My previous post covered disassembling the David White 8300 transit and this one will cover rebuilding and calibrating it.
Some of the brass hardware would not be removed no matter what I tried. Eventually, they would break or get damaged enough to warrant replacing. The two assemblies that put friction into the altitude movement wouldn’t come out. I had to drill them out. I’m not exactly sure what made up these assemblies though I do know there was a brass plug on the bottom, spring in between, and a nut on the top. I gather turning the nut increased the friction. I drilled everything out and came up with a plan to fix it. Here’s a picture of me drilling out one of the assemblies.

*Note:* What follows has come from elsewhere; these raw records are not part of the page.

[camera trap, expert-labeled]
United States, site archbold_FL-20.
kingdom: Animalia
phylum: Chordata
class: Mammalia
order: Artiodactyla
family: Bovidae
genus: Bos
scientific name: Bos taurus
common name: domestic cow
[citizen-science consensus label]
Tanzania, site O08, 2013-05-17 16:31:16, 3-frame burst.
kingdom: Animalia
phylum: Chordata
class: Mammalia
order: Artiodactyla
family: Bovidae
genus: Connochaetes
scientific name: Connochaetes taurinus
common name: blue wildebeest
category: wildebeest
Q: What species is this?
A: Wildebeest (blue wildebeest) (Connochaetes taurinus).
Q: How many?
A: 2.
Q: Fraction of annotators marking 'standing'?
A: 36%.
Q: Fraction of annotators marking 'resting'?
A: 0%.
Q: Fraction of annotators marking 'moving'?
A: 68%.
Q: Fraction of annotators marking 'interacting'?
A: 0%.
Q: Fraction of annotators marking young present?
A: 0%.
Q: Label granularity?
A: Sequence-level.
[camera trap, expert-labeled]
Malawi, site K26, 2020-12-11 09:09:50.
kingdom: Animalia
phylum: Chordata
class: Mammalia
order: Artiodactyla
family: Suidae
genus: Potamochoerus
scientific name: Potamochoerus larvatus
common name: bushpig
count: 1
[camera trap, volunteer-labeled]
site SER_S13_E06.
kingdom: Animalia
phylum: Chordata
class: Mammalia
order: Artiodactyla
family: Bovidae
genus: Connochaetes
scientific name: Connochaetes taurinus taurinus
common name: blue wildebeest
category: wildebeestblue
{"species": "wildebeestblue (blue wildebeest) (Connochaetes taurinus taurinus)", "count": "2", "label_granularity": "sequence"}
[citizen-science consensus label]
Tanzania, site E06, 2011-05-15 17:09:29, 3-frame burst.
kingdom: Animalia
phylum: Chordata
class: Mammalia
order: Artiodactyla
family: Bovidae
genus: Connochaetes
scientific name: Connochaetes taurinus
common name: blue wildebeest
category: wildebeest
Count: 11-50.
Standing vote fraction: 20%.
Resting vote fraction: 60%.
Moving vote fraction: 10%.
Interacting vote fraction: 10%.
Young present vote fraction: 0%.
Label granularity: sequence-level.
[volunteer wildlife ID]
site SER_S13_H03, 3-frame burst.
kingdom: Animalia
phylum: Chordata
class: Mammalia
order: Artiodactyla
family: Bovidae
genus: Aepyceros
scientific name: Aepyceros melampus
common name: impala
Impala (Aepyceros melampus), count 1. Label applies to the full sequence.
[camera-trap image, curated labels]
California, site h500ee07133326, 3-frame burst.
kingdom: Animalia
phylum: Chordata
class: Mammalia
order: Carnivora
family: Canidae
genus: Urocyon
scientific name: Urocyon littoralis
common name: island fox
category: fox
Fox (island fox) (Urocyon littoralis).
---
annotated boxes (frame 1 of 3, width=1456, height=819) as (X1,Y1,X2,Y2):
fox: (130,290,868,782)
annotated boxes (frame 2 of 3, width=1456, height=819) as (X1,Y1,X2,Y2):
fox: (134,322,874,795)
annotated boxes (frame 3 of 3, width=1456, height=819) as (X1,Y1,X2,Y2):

The altitude fine adjustment screw/knob had also corroded itself to the aluminum frame. While trying to remove it, the knob started spinning on the shaft. I removed the knob and worked on drilling out the rest of the screw. It wasn’t perpendicular to the base so I had to elevate one side of the frame before drilling.
The cross hairs on my transit had long since vanished. There was a thick black disk with a hole in it (see below) that had very fine groves in it that held the cross hairs. I looked around for what to replace the cross hairs with and found that tungsten wire or Kevlar filaments would work. Some said the cross hairs used to be made of spider web silk. Specifically, the Black Widow spider was mentioned. I felt it’d be safer to go with the Kevlar. Chris from One Tool at a Time was able to get me enough Kevlar thread to do a million cross hairs. To make cross hairs out of Kevlar you pull a piece of thread apart until you get to the filaments that make it up. The Kevlar filaments are very fine and strong. I supported the cross hair ring and laid the filament across it. To keep the filament from sagging I weighted the ends with a couple paper clips. Once it was in place I put a few drops of super glue down to hold the filament in place. I repeated the process for the other hair.
Once the cross hair had dried I reassembled the telescope portion of the transit.
To clean up the other upper parts of the transit, I media blasted them with glass beads and gave them a cost of paint. The paint doesn’t match the paint of the telescope but it works well with it.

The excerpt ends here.